Most CC transactions you first get an authorisation, and you get an authorisation number. Later you make a claim and that transfers the money. You cant claim more than the authorisation.
You can also just request a payment without an authorisation.
The bank can decline an authorisation or a request for payment. They dont give a reason. The card holder may be up against their credit limit because its the day before pay day, or the card may be stolen, they may have not done a chip and pin transaction recently and need to do one now to verify the card holder, or other reasons.
So...
When does the system contact the bank? When you tap in to get authorisation? for how much? What happens if the suthorisation is declined. The cardholder has got onto a busy train, and you have no idea who they are.
At the end of the day? But then you just request a payment, not do authorisation and claim, so the payment could fail. What then?
You could do what pay at pump does and authorise £100. But if someone is using the railway for short journeys every day, they could end up with £500 authorised and £50 actual spend. There is no mechanism for removing authorisations. You just have to wait till they expire. 7 - 10 days typically. That caused bad press for pay at pump recently.
What you do is authorise a token £1* (it is possible to authorise £0, which comes up on Monzo as "active card check"). Then you apply for the payment for the full calculated amount at the end of the day, effectively without authorisation.
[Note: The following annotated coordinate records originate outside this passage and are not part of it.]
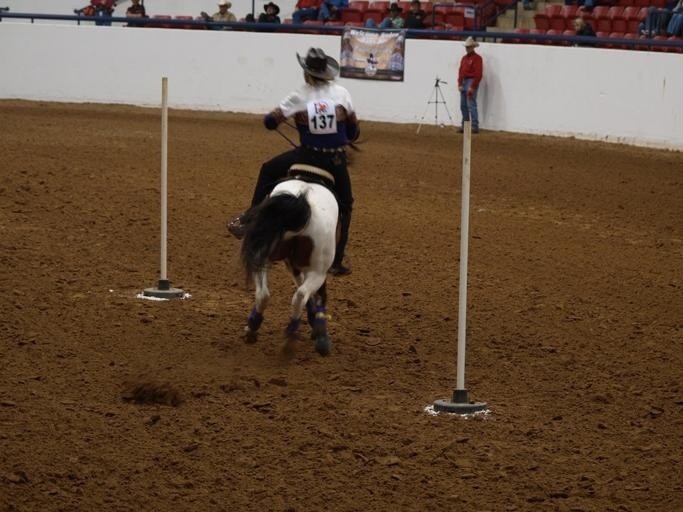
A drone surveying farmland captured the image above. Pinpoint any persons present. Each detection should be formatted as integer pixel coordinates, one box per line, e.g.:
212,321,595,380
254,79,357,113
457,36,482,133
317,0,347,23
225,47,360,276
584,0,593,11
402,1,426,40
665,0,682,37
255,2,280,31
291,0,323,25
638,0,675,38
201,0,237,29
570,19,598,48
366,2,404,37
124,0,144,27
90,0,115,26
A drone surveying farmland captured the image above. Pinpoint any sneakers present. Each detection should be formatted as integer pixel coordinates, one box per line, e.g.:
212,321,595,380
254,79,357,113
230,223,246,236
328,264,352,275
If it bounces, then you bar the card from further use, either permanently, or you allow it to be unbarred a certain number of times if you pay the balance plus an administrative fee.
Most people don't have a stack of physical cards they can keep using in this manner so this is adequate control. It's different from petrol stations, as at those you could keep going around different ones and stealing fuel by using a card with inadequate balance. There is only one railway in this context, and to most people being effectively barred from using it would be a serious issue.
Transit mode (which is what this is) does not revert to Chip & PIN, by the way, so that is not applicable.
I'm going to keep posting it until people get it -
perfection is the enemy of the good. It does not have to be perfect. it just has to result in the railway overall either making more money or at worst not less money than the present paper ticket system, taking into account savings on ticket office staffing and TVM provision and maintenance.
* It could be something other than £1, e.g. the minimum single fare from the station you tapped in at which these days is very unlikely to be as low as that.
And what happens if the cardholder requests a chargeback? How does the railway prove to the bank the service provided was per the contract. What if the bank determines the card was stolen at the time of the transaction? They will chargeback, and the railway don't get their £££.
Lastly, you cant hold a card number and expiry date on a clear database. It has to be held on a separate 'vault' database that is secure. Normally you send the card number to the vault and receive back a 'token'. The card number should only be in working storage, not disk of the main server. So to join the tap in/out events you will need multiple calls to the vault, which takes time.
All this is part of the requirements of being a credit card merchant, and is laid out in the The Payment Card Industry Data Security Standard, known as PCI DSS.
Literally all of these have already been solved by TfL for their current, well established and highly successful PAYG system, so why not put a FoI request in to them and post what they say on here?